Records of scene-based questions
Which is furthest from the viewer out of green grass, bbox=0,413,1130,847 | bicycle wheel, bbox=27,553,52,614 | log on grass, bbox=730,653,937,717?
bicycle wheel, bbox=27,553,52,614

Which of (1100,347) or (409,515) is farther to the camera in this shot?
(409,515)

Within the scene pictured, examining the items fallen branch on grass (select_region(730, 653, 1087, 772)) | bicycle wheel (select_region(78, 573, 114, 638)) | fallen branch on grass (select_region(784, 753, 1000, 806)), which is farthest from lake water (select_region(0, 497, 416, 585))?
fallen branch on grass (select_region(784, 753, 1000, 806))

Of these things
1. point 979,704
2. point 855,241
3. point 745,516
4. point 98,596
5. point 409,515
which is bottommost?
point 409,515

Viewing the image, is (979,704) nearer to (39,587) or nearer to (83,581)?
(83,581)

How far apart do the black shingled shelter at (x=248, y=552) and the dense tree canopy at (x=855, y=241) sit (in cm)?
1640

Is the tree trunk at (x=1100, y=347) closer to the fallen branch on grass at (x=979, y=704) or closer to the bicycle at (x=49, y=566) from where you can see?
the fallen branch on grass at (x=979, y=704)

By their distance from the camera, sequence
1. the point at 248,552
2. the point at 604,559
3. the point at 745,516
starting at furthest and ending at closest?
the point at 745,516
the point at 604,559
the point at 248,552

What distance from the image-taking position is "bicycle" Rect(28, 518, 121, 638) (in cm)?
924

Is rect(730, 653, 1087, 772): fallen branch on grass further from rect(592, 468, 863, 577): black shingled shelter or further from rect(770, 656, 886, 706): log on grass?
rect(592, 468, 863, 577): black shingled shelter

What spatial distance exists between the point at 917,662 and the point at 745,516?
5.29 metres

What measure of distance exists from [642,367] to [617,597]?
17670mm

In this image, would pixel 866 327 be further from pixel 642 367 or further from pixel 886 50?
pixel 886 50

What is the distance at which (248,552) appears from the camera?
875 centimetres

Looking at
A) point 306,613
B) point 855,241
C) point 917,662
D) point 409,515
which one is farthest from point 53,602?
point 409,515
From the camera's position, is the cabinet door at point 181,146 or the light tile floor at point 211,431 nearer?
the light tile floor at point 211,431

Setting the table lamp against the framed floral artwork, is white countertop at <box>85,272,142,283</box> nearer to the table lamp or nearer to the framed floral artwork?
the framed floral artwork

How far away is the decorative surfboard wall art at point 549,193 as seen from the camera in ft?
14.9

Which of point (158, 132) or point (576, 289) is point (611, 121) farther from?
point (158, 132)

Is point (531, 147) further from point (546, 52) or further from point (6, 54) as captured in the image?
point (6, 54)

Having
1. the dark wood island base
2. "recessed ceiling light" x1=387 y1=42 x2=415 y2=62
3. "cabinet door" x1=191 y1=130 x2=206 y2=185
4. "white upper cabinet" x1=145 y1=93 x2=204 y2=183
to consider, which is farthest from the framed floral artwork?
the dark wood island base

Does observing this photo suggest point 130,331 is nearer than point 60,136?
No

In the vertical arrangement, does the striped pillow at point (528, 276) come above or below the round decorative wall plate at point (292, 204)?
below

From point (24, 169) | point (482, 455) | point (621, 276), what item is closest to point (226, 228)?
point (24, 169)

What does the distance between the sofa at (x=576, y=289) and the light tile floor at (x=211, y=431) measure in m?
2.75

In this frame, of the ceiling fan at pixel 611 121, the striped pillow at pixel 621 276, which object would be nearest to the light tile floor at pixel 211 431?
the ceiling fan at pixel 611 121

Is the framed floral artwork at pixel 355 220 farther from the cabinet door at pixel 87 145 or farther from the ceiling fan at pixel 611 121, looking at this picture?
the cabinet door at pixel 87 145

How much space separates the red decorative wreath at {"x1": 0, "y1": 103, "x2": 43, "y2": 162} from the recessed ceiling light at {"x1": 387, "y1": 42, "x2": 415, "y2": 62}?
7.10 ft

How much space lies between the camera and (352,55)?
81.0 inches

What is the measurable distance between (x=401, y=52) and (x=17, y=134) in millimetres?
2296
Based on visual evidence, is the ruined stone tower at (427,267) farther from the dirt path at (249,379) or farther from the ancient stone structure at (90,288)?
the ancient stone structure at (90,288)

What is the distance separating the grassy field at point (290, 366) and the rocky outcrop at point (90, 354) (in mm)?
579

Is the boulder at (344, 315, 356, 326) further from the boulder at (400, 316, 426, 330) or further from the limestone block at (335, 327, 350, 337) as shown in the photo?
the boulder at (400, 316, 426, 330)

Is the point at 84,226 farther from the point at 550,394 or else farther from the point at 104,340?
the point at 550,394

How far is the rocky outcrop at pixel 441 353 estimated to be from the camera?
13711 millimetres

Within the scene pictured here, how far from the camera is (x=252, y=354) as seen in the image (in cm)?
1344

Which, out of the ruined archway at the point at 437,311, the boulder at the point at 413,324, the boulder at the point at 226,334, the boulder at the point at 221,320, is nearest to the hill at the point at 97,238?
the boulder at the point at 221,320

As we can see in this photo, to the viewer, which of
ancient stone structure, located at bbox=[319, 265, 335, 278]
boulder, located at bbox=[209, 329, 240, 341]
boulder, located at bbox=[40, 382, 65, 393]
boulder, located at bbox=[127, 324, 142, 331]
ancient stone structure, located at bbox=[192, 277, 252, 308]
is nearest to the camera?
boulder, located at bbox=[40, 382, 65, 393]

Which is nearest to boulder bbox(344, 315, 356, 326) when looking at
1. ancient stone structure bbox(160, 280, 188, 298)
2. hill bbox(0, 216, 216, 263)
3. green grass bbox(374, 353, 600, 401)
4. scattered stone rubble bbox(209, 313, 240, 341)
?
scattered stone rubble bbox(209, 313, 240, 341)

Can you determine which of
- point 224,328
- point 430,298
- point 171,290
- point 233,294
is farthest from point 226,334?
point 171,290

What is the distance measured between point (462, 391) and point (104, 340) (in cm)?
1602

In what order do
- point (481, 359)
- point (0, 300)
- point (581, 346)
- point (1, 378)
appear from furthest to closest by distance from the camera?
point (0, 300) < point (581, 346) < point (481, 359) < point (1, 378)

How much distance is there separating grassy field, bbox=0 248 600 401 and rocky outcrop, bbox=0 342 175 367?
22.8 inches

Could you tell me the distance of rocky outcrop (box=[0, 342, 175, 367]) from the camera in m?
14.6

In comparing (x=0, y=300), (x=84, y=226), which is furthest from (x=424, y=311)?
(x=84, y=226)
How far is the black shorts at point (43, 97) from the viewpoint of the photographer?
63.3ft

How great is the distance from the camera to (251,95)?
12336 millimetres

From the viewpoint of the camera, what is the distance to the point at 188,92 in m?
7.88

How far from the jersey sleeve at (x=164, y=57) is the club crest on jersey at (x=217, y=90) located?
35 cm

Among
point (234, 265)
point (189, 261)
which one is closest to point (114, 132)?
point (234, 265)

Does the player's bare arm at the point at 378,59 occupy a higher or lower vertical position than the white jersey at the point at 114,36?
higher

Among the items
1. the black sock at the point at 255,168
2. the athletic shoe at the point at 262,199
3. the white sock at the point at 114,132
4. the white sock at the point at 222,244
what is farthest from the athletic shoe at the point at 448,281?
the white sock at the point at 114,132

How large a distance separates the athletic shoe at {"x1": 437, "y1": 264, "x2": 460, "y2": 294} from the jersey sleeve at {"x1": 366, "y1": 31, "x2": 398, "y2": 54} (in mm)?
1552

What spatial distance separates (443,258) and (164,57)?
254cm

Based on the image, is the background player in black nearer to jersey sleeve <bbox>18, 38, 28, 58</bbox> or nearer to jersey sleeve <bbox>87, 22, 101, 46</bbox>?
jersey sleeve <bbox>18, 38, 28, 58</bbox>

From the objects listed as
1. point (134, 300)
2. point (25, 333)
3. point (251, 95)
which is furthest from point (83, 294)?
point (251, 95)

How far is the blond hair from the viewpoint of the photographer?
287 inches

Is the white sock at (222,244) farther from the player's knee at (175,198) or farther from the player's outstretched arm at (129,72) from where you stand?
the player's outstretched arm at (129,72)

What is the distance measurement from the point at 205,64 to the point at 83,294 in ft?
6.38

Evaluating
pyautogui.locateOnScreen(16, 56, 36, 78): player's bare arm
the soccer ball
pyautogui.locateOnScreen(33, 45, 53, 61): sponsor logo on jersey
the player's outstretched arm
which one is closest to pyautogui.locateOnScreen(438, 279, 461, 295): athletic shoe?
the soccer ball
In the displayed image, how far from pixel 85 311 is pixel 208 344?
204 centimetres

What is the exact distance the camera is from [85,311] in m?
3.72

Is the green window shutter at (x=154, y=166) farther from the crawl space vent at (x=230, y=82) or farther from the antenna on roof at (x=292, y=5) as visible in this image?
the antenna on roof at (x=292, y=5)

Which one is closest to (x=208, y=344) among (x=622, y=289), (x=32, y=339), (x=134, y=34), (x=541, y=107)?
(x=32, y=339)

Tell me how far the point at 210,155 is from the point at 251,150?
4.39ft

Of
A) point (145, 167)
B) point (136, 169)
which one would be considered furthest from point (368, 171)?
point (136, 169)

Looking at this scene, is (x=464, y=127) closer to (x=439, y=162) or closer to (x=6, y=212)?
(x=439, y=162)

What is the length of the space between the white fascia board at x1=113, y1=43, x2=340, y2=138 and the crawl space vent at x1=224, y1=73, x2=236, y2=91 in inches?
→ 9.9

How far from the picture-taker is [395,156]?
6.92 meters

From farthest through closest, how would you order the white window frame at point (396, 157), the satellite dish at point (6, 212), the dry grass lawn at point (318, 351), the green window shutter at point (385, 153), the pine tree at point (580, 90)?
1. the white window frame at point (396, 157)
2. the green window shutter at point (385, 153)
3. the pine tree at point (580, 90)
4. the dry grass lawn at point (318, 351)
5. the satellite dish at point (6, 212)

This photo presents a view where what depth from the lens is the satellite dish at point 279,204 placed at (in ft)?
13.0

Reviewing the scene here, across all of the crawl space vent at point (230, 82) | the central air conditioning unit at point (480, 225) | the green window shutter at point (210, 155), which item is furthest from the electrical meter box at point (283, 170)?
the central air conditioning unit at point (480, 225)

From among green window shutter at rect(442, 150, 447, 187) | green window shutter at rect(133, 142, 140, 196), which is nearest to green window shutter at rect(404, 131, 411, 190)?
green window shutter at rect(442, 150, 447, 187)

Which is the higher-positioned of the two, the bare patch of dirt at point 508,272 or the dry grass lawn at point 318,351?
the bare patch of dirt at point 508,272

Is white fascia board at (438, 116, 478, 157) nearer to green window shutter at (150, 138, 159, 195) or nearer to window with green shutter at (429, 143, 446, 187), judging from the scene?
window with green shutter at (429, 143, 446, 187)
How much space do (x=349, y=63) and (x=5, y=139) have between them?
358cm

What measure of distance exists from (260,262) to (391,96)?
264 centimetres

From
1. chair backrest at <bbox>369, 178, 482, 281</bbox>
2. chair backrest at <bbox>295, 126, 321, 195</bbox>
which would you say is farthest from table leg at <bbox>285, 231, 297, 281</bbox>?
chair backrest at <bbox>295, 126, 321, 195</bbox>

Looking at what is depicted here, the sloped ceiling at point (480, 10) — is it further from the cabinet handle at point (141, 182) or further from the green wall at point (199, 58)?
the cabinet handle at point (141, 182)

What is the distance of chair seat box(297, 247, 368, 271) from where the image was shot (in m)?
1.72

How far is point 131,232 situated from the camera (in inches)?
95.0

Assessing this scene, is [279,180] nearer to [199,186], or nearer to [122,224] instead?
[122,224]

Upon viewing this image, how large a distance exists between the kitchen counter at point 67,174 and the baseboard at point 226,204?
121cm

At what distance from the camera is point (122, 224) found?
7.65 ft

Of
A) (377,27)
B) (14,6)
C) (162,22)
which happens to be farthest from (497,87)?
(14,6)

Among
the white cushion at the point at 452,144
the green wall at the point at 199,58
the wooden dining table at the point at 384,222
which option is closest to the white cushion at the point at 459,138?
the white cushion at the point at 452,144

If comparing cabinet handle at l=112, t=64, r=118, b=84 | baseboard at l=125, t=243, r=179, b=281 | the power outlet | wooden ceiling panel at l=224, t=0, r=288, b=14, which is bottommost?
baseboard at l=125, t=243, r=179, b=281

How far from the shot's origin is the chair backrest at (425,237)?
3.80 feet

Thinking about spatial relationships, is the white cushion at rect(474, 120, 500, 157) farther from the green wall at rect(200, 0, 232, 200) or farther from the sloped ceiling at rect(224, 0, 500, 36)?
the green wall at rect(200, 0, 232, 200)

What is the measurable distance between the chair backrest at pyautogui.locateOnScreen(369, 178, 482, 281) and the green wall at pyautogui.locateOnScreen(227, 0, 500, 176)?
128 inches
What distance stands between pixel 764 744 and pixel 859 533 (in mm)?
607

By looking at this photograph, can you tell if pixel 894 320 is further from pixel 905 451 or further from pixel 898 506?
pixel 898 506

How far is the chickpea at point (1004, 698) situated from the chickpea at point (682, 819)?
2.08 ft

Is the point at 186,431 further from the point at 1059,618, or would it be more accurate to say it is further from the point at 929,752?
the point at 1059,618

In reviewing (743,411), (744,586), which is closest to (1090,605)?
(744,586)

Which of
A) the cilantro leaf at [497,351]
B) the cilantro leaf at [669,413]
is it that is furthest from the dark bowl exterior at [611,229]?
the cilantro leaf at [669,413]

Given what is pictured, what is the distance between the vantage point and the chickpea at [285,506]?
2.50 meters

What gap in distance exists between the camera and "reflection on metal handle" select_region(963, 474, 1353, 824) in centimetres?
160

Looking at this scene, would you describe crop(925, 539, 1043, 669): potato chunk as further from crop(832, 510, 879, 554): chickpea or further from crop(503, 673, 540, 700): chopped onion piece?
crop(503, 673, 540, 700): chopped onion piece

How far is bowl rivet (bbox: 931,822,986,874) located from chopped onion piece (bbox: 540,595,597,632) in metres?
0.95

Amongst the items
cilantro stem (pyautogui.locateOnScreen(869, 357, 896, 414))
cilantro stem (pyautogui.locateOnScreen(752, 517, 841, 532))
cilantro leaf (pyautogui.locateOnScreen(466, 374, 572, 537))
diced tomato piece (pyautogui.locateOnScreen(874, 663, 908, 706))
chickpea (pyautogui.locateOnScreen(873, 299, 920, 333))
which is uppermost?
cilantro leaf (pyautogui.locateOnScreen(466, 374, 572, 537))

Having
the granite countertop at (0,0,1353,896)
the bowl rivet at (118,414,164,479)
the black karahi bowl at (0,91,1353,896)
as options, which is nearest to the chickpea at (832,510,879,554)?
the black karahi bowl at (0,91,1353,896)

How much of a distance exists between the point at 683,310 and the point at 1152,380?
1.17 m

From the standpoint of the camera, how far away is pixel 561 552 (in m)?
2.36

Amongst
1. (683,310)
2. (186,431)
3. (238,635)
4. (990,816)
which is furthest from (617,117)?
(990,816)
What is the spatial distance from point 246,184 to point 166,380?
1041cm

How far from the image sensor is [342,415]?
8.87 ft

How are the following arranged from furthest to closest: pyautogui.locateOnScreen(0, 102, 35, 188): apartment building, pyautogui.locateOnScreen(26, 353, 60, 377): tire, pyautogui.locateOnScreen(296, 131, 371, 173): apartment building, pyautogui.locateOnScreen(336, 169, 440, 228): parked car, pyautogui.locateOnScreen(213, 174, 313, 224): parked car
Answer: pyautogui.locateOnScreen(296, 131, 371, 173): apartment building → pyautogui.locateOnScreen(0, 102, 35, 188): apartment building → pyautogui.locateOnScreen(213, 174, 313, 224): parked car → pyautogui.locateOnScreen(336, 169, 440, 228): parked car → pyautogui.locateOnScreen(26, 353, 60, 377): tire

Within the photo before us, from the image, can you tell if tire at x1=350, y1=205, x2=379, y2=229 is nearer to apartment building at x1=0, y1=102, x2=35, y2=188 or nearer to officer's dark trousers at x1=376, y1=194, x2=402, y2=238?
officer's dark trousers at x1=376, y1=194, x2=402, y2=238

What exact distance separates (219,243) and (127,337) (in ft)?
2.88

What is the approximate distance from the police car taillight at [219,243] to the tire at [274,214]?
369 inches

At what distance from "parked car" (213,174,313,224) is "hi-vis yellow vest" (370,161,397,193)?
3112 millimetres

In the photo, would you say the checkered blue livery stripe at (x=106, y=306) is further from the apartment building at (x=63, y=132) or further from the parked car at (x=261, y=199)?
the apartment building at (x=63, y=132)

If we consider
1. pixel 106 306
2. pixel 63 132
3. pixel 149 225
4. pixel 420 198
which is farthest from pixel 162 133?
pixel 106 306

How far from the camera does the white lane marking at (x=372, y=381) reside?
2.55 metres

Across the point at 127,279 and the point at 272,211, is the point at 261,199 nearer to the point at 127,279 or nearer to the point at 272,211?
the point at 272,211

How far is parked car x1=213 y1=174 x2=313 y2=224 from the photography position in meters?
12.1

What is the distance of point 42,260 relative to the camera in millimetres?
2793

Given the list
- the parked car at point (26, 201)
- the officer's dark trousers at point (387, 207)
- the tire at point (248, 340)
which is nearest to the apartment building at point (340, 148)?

» TASK TO COMPLETE: Only the lines from the one with "Within the photo" through the end of the material are wanted; copy them exactly, both ends included.

» ANSWER TO THE EXERCISE:
Within the photo before us, from the image, can you tell if tire at x1=350, y1=205, x2=379, y2=229 is nearer to apartment building at x1=0, y1=102, x2=35, y2=188 or nearer to officer's dark trousers at x1=376, y1=194, x2=402, y2=238?
officer's dark trousers at x1=376, y1=194, x2=402, y2=238

What exact distance separates (219,243) and (127,337) (in ft)?
2.88

What is the approximate distance from the police car taillight at [219,243] to the tire at [274,214]?
369 inches

At what distance from "parked car" (213,174,313,224) is "hi-vis yellow vest" (370,161,397,193)?
3112 millimetres

In the photo, would you say the checkered blue livery stripe at (x=106, y=306) is further from the apartment building at (x=63, y=132) or further from the parked car at (x=261, y=199)?
the apartment building at (x=63, y=132)

If we consider
1. pixel 106 306
2. pixel 63 132
3. pixel 149 225
4. pixel 420 198
which is farthest from pixel 162 133?
pixel 106 306

How far from the camera does the white lane marking at (x=372, y=381) reside?
2.55 metres

Across the point at 127,279 and the point at 272,211, is the point at 261,199 nearer to the point at 127,279 or nearer to the point at 272,211?
the point at 272,211

How far is parked car x1=213 y1=174 x2=313 y2=224 from the photography position in meters?
12.1

What is the distance of point 42,260 relative to the camera in millimetres?
2793

Given the list
- the parked car at point (26, 201)
- the officer's dark trousers at point (387, 207)
- the tire at point (248, 340)
which is nearest to the apartment building at point (340, 148)?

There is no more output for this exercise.